イザベラ・バードという女性は、1831年、英国ヨークシャー生まれ。子供の頃病気にかかってしまって、あちこち転地療養にやらされた。それが、アメリカやカナダに行ったというのだから、恵まれた家庭だったのかも知れない。そしてそれがきっかけになって、自分で世界各地を旅するようになった。自分の目で世界を見たいと思い、それを実行したということも素晴らしい。
そして、明治11年の5月に横浜にやってくる。1878年ですよ、時代は明治でも、都市部を離れたらまだ「江戸時代」だと思う。
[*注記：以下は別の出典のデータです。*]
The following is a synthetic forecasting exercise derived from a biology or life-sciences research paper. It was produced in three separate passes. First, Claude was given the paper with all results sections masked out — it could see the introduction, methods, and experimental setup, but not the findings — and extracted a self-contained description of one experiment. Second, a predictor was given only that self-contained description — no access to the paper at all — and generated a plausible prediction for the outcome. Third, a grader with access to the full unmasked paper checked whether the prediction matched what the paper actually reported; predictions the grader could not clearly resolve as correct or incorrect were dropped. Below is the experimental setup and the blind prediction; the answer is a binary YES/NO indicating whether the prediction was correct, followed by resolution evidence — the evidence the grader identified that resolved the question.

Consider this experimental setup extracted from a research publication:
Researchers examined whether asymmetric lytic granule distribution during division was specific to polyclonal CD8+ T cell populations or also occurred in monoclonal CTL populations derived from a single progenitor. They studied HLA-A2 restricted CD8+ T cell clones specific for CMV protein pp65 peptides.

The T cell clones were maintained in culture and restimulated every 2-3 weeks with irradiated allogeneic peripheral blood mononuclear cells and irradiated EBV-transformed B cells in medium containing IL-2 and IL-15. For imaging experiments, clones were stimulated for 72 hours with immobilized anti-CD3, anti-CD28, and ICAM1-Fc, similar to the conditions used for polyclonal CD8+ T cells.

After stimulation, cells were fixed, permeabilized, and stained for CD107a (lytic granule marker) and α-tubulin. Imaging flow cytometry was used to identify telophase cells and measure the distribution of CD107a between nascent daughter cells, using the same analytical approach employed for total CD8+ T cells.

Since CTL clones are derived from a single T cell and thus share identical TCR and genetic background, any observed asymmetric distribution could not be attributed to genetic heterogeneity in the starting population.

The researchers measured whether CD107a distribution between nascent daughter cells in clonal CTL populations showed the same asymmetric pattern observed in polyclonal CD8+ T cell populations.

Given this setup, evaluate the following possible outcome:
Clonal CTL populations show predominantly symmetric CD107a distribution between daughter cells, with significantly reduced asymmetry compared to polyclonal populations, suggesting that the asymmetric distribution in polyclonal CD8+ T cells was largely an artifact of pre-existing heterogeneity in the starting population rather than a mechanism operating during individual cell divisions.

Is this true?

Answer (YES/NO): NO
実際、生活している人の実感はまだ江戸のしっぽでしょう。
イザベラは、当時開けていた横浜や東京ではなく、「ほんとうの日本に逃れていきたい(妹への手紙にある言葉)」といって、まだ西欧文明の及んでいない日本の姿を見ようとする。そのために西洋人未踏の地である東北、北海道に向かって歩き始める。その見聞を記したのが『日本奥地紀行』(原題「日本の未踏の土地」)で、平凡社ライブラリーから出ている。
さて、この本はその『日本奥地紀行』をテキストにして、宮本常一が読み解いてくれたなんとも楽しい本である。
宮本常一は、私が勝手に「私の民俗学の先生」と決めた人で、先生にお会いすることはできなかったが著作を通じてその偉大な民俗学の成果を読み、素人として民俗学を楽しんで生きるための礎としている人。
その宮本先生が、イザベラの書いた今から130年ほど前の東北を、民俗学的に解説してくれる。今の日本人が読み取れなくなってしまった日本を、イザベラが通訳一人連れて馬に乗ったり歩いたりして巡り、目にし感じ取ったものを、かみ砕く。当時の東北の風習や習俗を解説してくれる。
そういう本である。
元の『日本奥地紀行』の何が素晴らしいかというと、西欧文明が上で、極東の遅れた文化の国が下という視点がないこと。世界各地を旅してそこに住む人々の生活をみたり、話したり考えたりしてきたあげくのイザベラには、文化に対する上下という見方がない。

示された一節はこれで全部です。